The third category is specialized disclosure rules, such as resource extraction disclosure. I do not need to tell you there are many strong and divergent views on how these rules should be approached. I also will remind you that, beyond the statutory text, they pose additional challenges, including how the SEC can meet its obligations under the Administrative Procedure Act and, as various court cases demonstrate, still survive legal challenge. In the case of resource extraction, we also must comply with the parameters of the Congressional Review Act. In short, the task is difficult and it is clear some stand poised to challenge our work, whatever its outcome.  Yet that does not relieve us of our responsibility. With that perspective, I have asked the staff to craft rules for consideration by the Commission that meet the objectives of Congress, take into account this array of procedural and substantive constraints, and bring finality to these matters.

The last category, which in some instances overlaps with the others, is mandates for which market developments – including developments resulting from shareholder engagement – have, at least in part, mitigated some of the concerns that motivated the statutory requirements. For example, several companies already have made public their policies regarding compensation clawbacks.  Some of these policies go beyond what would be required under Dodd-Frank. We have seen a few companies attempt to claw back compensation from their executives under these policies. Our rulemaking priorities, as well as the rules themselves, should reflect these observable developments.

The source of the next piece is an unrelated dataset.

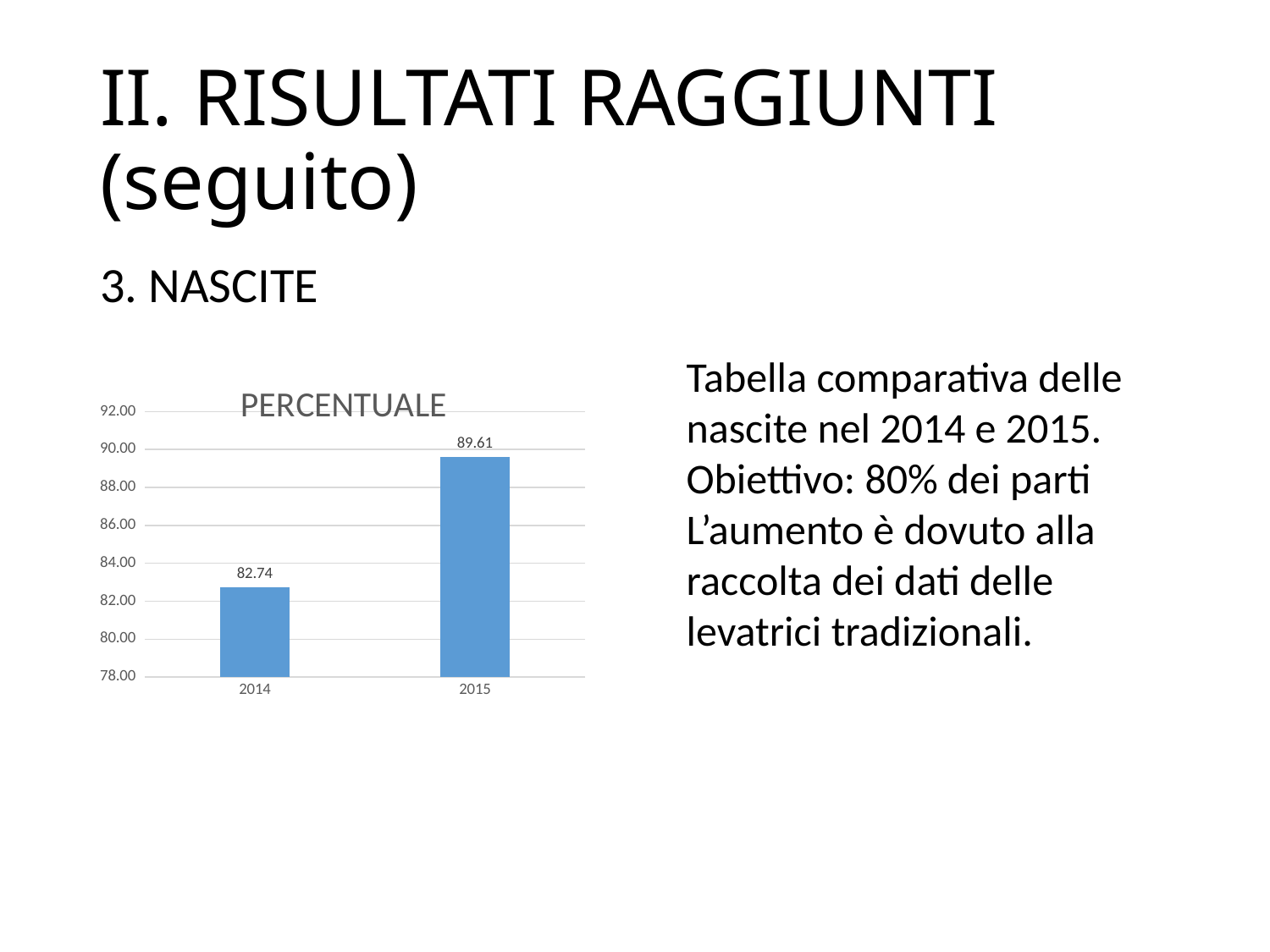
What kind of chart is shown on the slide? bar chart What is the value for 2015 in the PERCENTUALE chart? 89.61 Which is larger, the value for 2014 or the value for 2015? 2015 Which year has the highest value in the chart? 2015 What is the difference between the 2015 and 2014 values? 6.87 Which year has the lowest value in the chart? 2014 What is the title of the chart? PERCENTUALE What is the value for 2014 in the PERCENTUALE chart? 82.74 Do the values rise or fall from 2014 to 2015? rise How many categories are shown on the x axis of the chart? 2 Is the value for 2014 greater or less than 84.00? less Is the value for 2015 greater or less than 88.00? greater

All that said, it is the SEC's obligation to complete the rules mandated by Congress in Dodd-Frank, and I intend to do so. By necessity, as we – me, my fellow Commissioners, and the staff – develop and finalize the rules we will have to be flexible in timing, in sequence, and in content, because there are many factors beyond our control that can dictate how to apply the agency's limited resources.

Conclusion

In closing, I cannot overstate the importance of the role of those who provide legal advice and other professional services in our markets. Securities lawyers and other market professionals play a fundamental role in protecting American investors, and the thorough provision of your services is essential to the operation of fair, orderly, and efficient U.S. markets. And with respect to outstanding Dodd-Frank rulemakings, let me assure you that the SEC is actively looking for ways to navigate the clear challenges presented and satisfy the statutory mandates.


[1] My words are my own and do not necessarily reflect the views of my fellow Commissioners or the SEC staff.